A reação tranqüila dele ao ouvir que seu beijo não era desejado
naquela noite e sim o de outros cabelos longos, pareceu a Ela um tanto formal,
ou artificial, ou ambos. Mas achou digna. Deixar transparecer a falta de treino
em fazer aquilo que é o mais correto, porém, mais difícil, é de uma coragem
admirável. E foi em respeito à coragem do amigo, que partiu em busca de outro
beijo.
Quando conseguiu encontrar a garota dos cabelos avermelhados, estavam em pontos opostos da festa. A leve vermelhidão artificial de seus cabelos
emoldurava uma expressão preocupada. Por gestos, Ela tentou perguntar o motivo. Percebeu que aquele diálogo à distância era incompreensível e uma perda
de tempo. Partiu com a determinação de uma flecha em direção ao outro lado da
festa.
Sua pele tinha um cheiro difícil de não notar. Era levemente
adocicado, como fruta, mas fresco, como flores azuladas. Durante alguns
segundos, tudo ao redor desapareceu. Os sons que saiam do círculo de músicos e
a profusão de vozes que conversavam e riam, abriram espaço para aquele vácuo em
que as duas se enfiaram. Ela não sentia medo ou vergonha. Estava inteira,
concentrada e entregue.

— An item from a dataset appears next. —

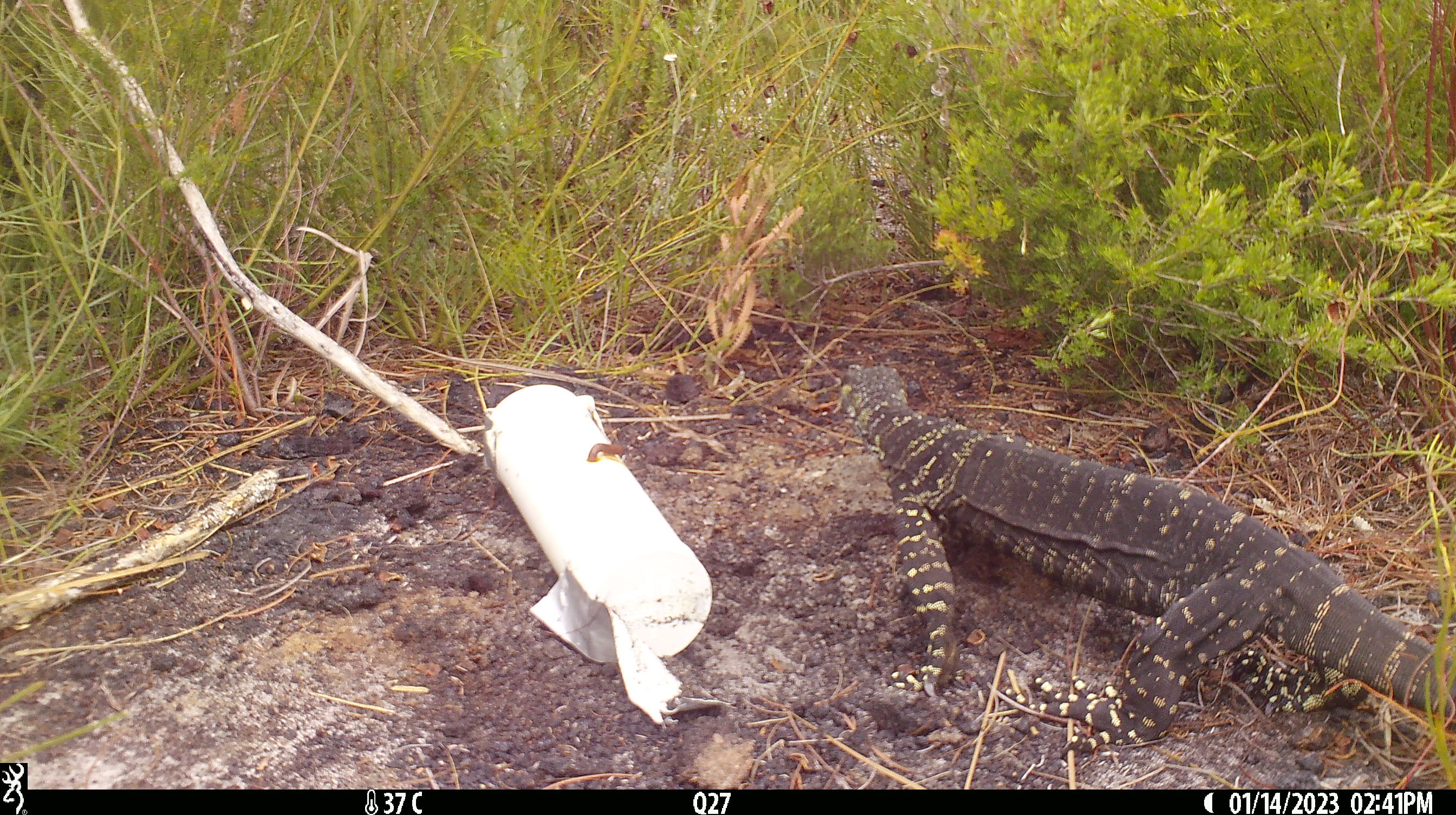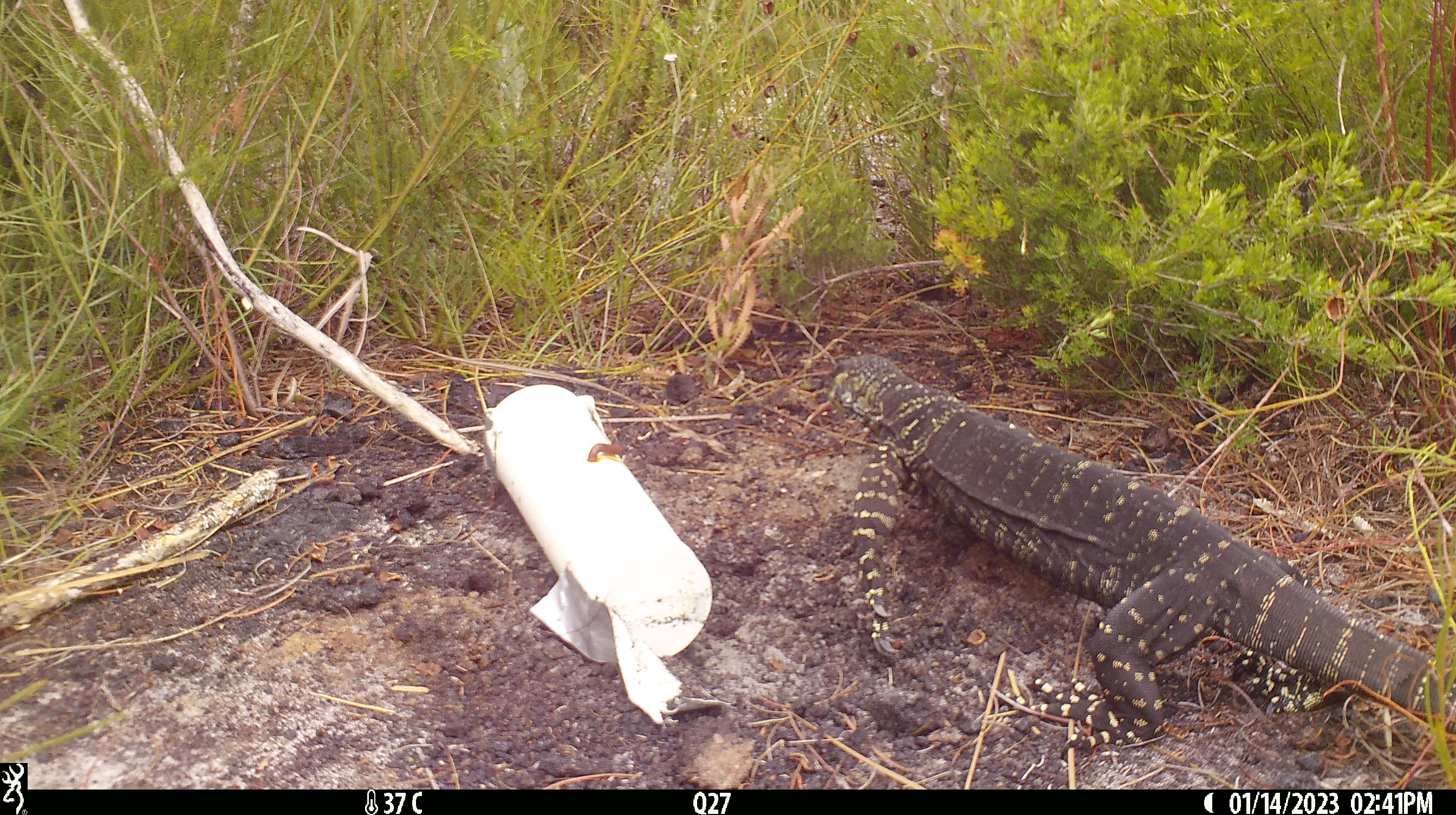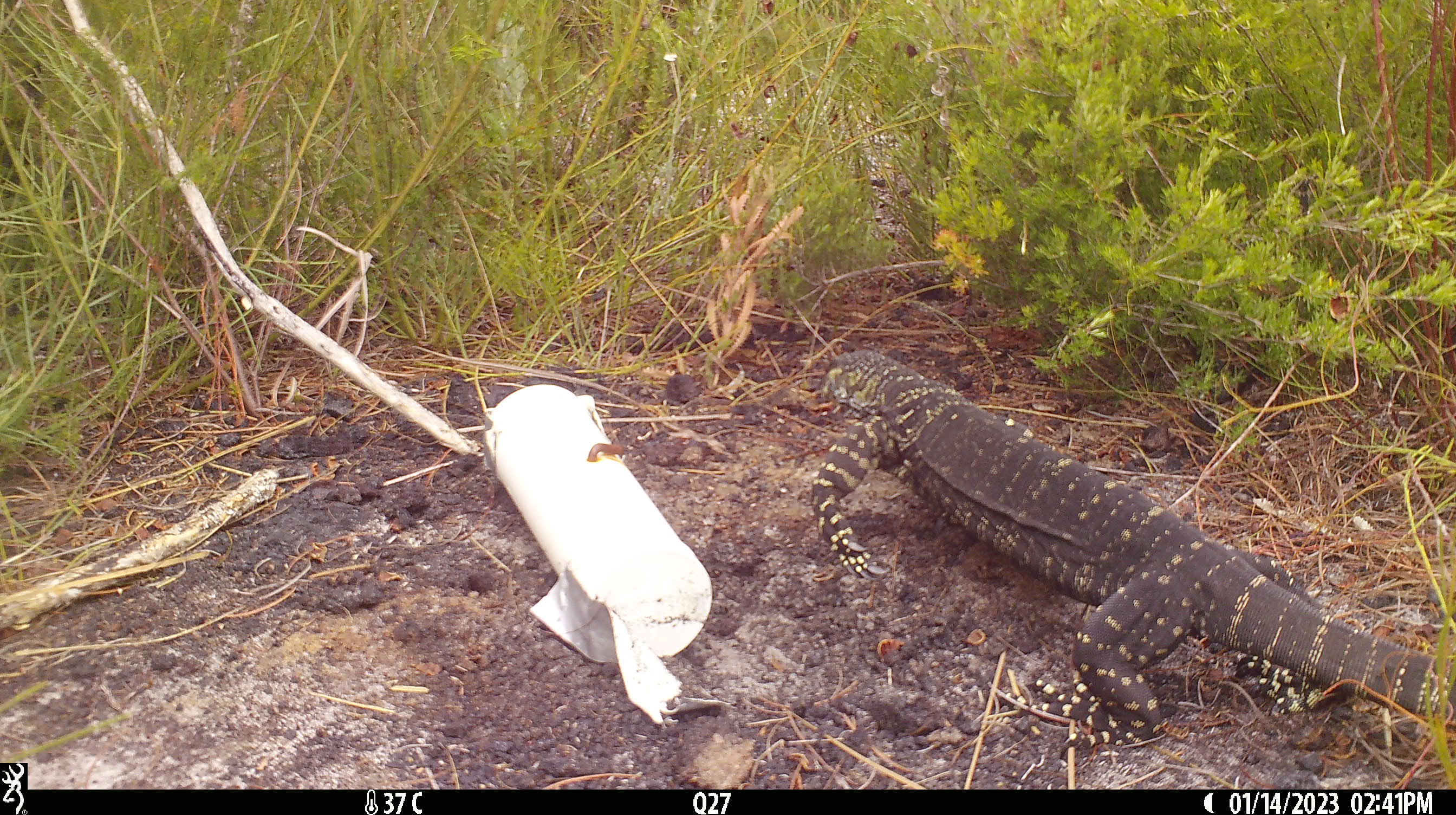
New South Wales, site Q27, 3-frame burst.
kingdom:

Todos os milhões de limites que, costumeiramente
habitavam sua mente tinham acabado de virar fumaça.
Estranhou um pouco essa descomplicação. Ela nunca tivera aversão aos
homens. Eles foram tudo o que ela conheceu durante a maior parte de sua vida.
Havia se desgastado tanto a procura das tais “formas sublimes e humanas de
relação”. Sua trajetória era tortuosa, repleta de episódios desagradáveis de
toda a sorte. Mantinha uma coleção de abusos desde a infância, além de uma
série de relações afetivas e sexuais descompassadas.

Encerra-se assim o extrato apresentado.